Ok… sorry but I want to address the elephant in the room. Actually elephants.
- NVidia - cuda - ok they have the crown
- AMD rocm/hip - just lets copy CUDA… why because we are so far behind so lets just do a shortcut - doesn’t matter if it is good or poor long term strategy
- Intel - ohh we smarter lets do sycl - with all drawbacks of cuda (all statically compiled) but without advantage - because nobody implements - sycl (besides intel)
- Apple - ok. We are who we are we just must be smart a… lets do metal.
- Some others lets reinvent the wheel - lets create smart compiler that would help us. Triton…
- Lets do Vulkan (yeah… it went well)
- We are Microsoft so we do something Direct: DirectML.
What would happen in gaming industry if every GPU vendor would require their own language? There is Vulkan that runs everywhere and there is Direct3D if you want to optimize for Windows.

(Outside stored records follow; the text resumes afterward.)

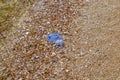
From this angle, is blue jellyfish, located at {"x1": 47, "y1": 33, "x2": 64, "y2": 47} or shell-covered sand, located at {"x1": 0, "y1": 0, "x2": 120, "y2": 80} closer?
shell-covered sand, located at {"x1": 0, "y1": 0, "x2": 120, "y2": 80}

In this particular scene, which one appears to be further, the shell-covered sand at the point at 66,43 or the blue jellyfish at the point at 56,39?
the blue jellyfish at the point at 56,39

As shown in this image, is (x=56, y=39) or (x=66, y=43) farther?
(x=56, y=39)

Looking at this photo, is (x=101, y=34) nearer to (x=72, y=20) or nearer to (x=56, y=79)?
(x=72, y=20)

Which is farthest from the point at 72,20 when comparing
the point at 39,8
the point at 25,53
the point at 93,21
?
the point at 25,53
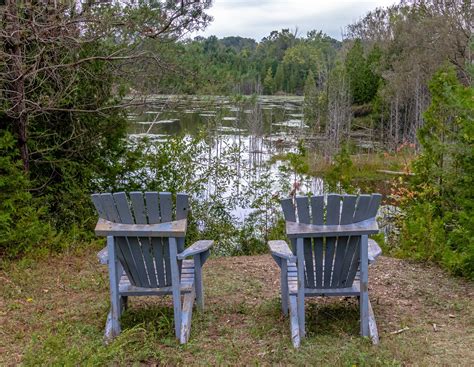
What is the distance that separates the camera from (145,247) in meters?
3.08

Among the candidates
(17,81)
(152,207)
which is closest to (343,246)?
(152,207)

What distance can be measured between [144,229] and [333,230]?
1102 millimetres

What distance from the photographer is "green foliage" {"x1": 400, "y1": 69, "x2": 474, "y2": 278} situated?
14.7 feet

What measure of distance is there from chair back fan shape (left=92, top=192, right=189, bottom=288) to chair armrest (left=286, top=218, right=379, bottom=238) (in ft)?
2.18

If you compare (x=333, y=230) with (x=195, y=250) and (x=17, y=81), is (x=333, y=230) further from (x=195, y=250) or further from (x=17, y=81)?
(x=17, y=81)

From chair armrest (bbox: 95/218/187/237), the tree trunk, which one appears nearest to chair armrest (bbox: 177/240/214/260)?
chair armrest (bbox: 95/218/187/237)

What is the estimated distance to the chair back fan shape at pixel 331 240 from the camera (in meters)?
2.92

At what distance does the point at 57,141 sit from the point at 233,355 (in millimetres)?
4332

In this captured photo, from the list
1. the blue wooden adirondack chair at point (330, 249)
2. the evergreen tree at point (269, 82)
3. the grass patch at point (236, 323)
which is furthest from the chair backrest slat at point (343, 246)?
the evergreen tree at point (269, 82)

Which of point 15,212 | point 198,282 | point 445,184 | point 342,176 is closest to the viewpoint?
point 198,282

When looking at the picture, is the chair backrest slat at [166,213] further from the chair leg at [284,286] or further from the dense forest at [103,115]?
the dense forest at [103,115]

Ohhh it would be cool if we had something similar for computer… Ohhh but there is one - OpenCL that runs everywhere even on nvidia and your smartphones!
And the cool stuff that 95% of the code isn’t performance critical and can be easily implemented in simple kernels and would run very-very well. And 5% of the code that actually performance critical can be optimized using assembly for each platform - like GEMM, convolution and +/- several other kernels.

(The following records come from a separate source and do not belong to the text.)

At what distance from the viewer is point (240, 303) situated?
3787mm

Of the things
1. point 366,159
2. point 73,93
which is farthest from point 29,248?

And with code generation helpers it is really easy to write simple operators. So why just not cooperate and not reinvent the wheel in Nth time? To do something that is generic, well supported and actually works. Especially since it is kinda important for ML world to have healthy competition and actually see good Open-Source kernels that can be improved.
If I was able on my own to get it working - even not fully featured and managed to reach 70%-85% of performance on some HW in very limited effort and time what it can actually be with some more effort?